Prior to Tuesday’s state quarterfinal game at Lord Botetourt, Brookville catcher Jared Glinski walked up to shortstop Zach Thompson and made a prediction.
“You’re gonna hit one out tonight,” he told Thompson.
A bold prophecy, because the wiry leadoff hitter who doubles as a wide receiver in the fall hadn’t hit a home run all season.
But in the sixth inning, Thompson’s eyes lit up. He turned on a belt-high, first-pitch fastball and smashed it beyond the left-field fence.
“I just saw that I liked it and attacked,” Thompson said. “It felt good to get that first one for this season, but it felt even better to get that win.”
Brookville (19-8) entered in need of a strong night at the plate after Fluvanna County held the Campbell County boys to just five hits in last week’s Region 3C championship.
But facing elimination Tuesday, the Bees emerged victorious and in the process became a serious contender for the Class 3 crown, moving on to the state final four behind strong pitching and a renewed offensive approach.
“The Fluvanna game was really a wakeup call for the bats,” Glinski said. “We just took our foot off the gas and realized we needed to pick it up against Botetourt and set the precedent for the [next] two games.”
Another test awaits the Bees on Friday morning, when they play Tabb High in the state semifinals at Salem’s Kiwanis Field. First pitch is scheduled for 9 a.m.
The Bees are making their second state final four appearance in three years and trying to get back to a state title game for the first time since 2012, when they lost to Powhatan in Chris Glaize’s first season as head coach.
Tuesday’s win gave the coach hope his team can continue responding in the weight of the moment. Glaize has talked all season about his players, how they’re resilient, how life against a grueling Seminole District slate prepared them for the postseason, how they’re talented enough to play with anyone in Class 3.
The Bees may be on their way to proving him right. Players didn’t panic, he said, after last week’s loss to Fluvanna.
“We went back to work the next day in practice, redialed in, refocused and did what we had to do,” Glaize said. “I was really impressed with our looseness. We weren’t tight; we couldn’t wait to play again.”
Part of that comes from the experienced pitching staff comprised of ace Brennan Abbott (9-0, 1.14 ERA) and fellow starters Brock Duff (5-3, 2.64) and Jed Howard (3-3, 1.73).

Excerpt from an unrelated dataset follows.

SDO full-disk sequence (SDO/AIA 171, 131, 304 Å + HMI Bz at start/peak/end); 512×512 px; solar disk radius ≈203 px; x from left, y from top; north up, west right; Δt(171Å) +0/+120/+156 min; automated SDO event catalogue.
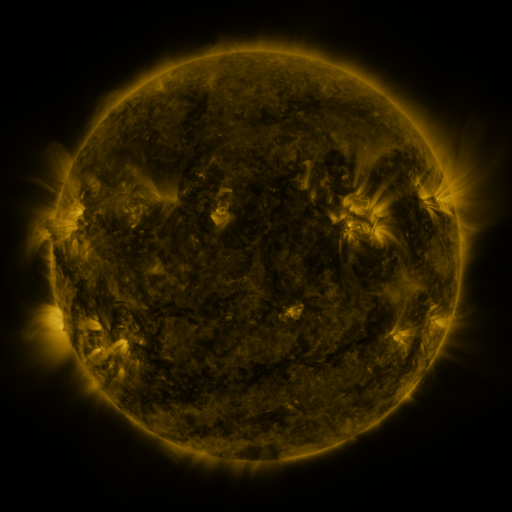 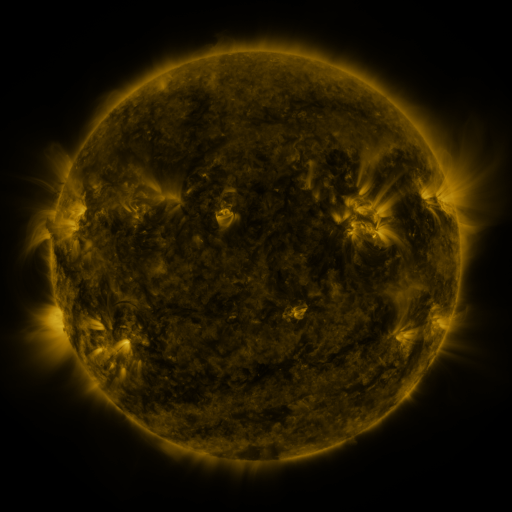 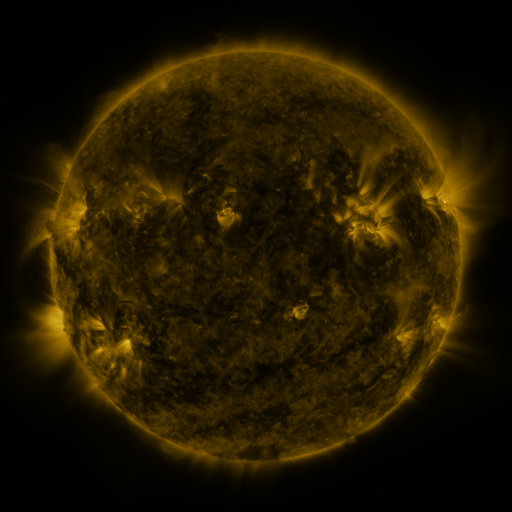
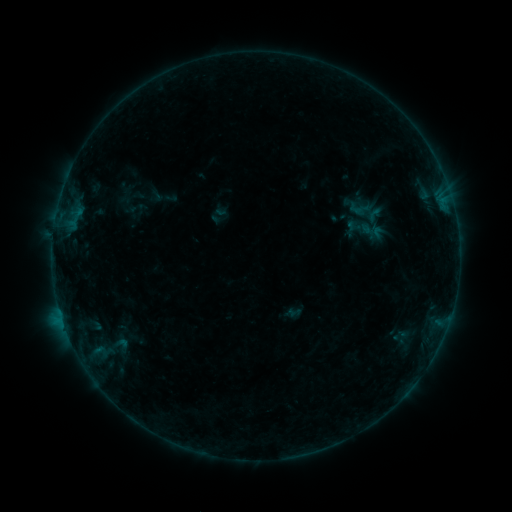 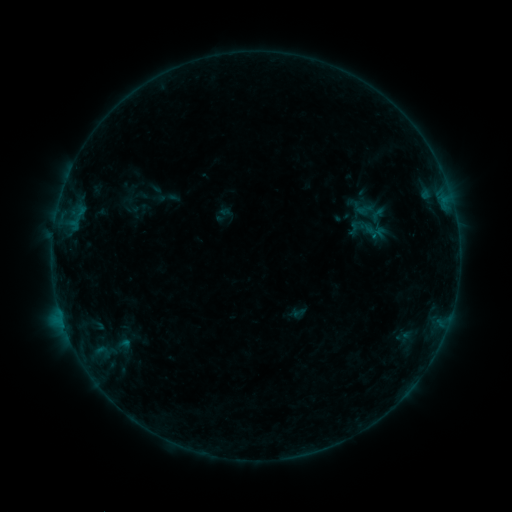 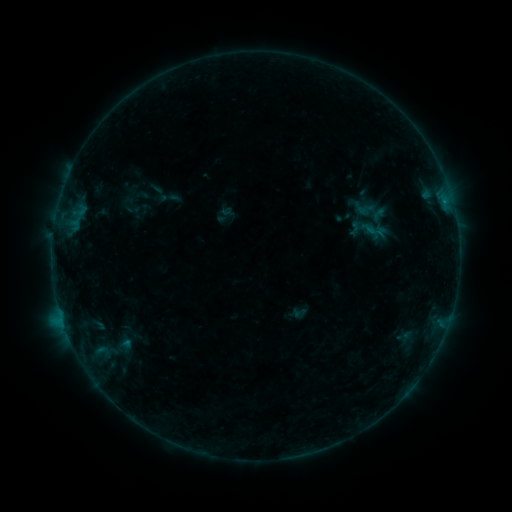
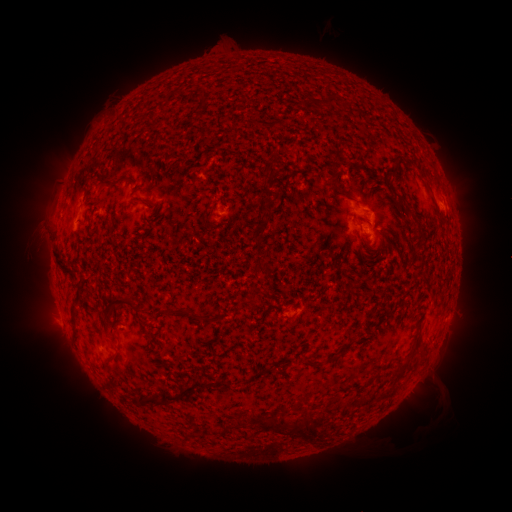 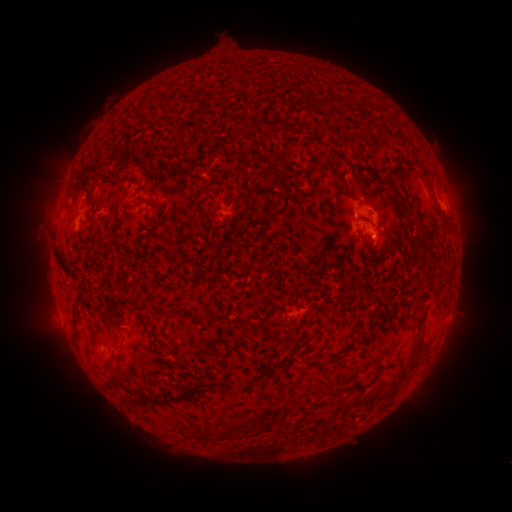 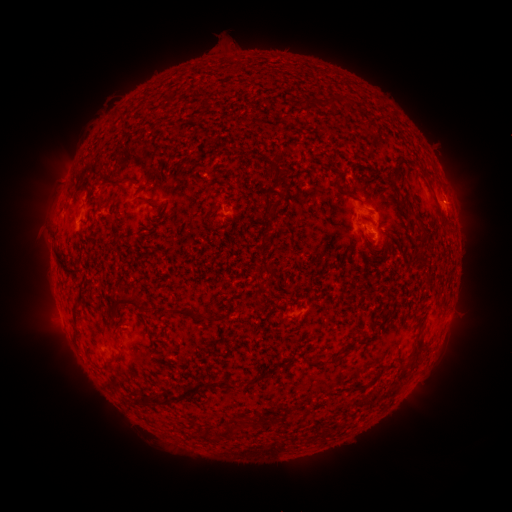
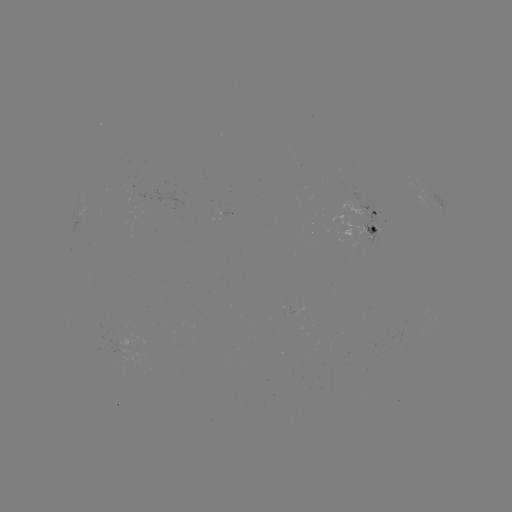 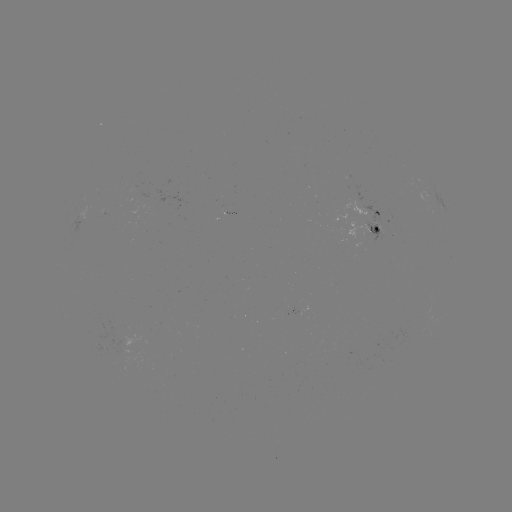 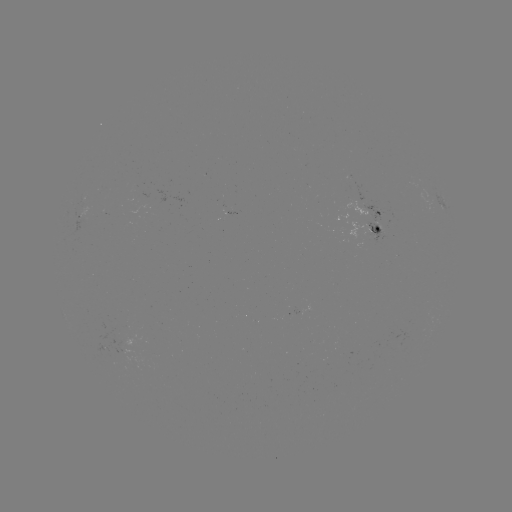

And when BHS is at its best, the top half of its lineup can be lethal. Thompson, who pounded out three hits against Botetourt, is followed by Kyle Hammock, whom Glaize refers to as “our dirtball.”
“He’s just a dirtbag,” the coach said, “getting bunts down and hitting behind runners.”
Glinski is the three-hole hitter who sports a team-best .383 average and a team-high five homers. Abbott, hitting .476 in seven postseason games, follows him, and Howard hits after that. All five are hitting over .300 for the entire season.
Thompson said his teammates learned something about their approaches against Fluvanna pitching.
“You’ve got to leave that in the past,” he said.
“You can’t dwell on it. We were taking too many strikes [against Fluvanna]. This time, we just came to hit.”
Glinksi credited the offensive barrage to aggressiveness, something he’s committed to help his teammates maintain moving forward.
“In my three years of experience, we’re always a team that’s a little bit slept on, playing an underdog role,” the junior said. “But we’ve come alive at the right time of the season.”
Glinski’s eyes lit up Tuesday night, too. He clobbered a solo homer that gave BHS a 2-1 lead in the fourth.
“When you see all your teammates getting pumped and waiting for you at the plate, you don’t get a much better feeling than that in all of sports,” he said of rounding the bases after a homer.
Brookville will need that confidence at the plate Friday. The Yorktown-based Tabb Tigers (20-3) swept through Bay Rivers District play and then mauled three more opponents on their way to winning the Region 3A title.
“How are they gonna respond under pressure?” Glaize said of his semifinal concerns, and then added: “But they’re resilient.”
For Thompson, the semifinals are all about duplicating Tuesday’s performances.
“Come out aggressive,” he said.
While Glinski was pleased with the offensive effort Tuesday, he wasn’t surprised by Thompson’s blast. After all, he predicted it.
“I was really excited for him,” the catcher said, “and it was cool to call it.”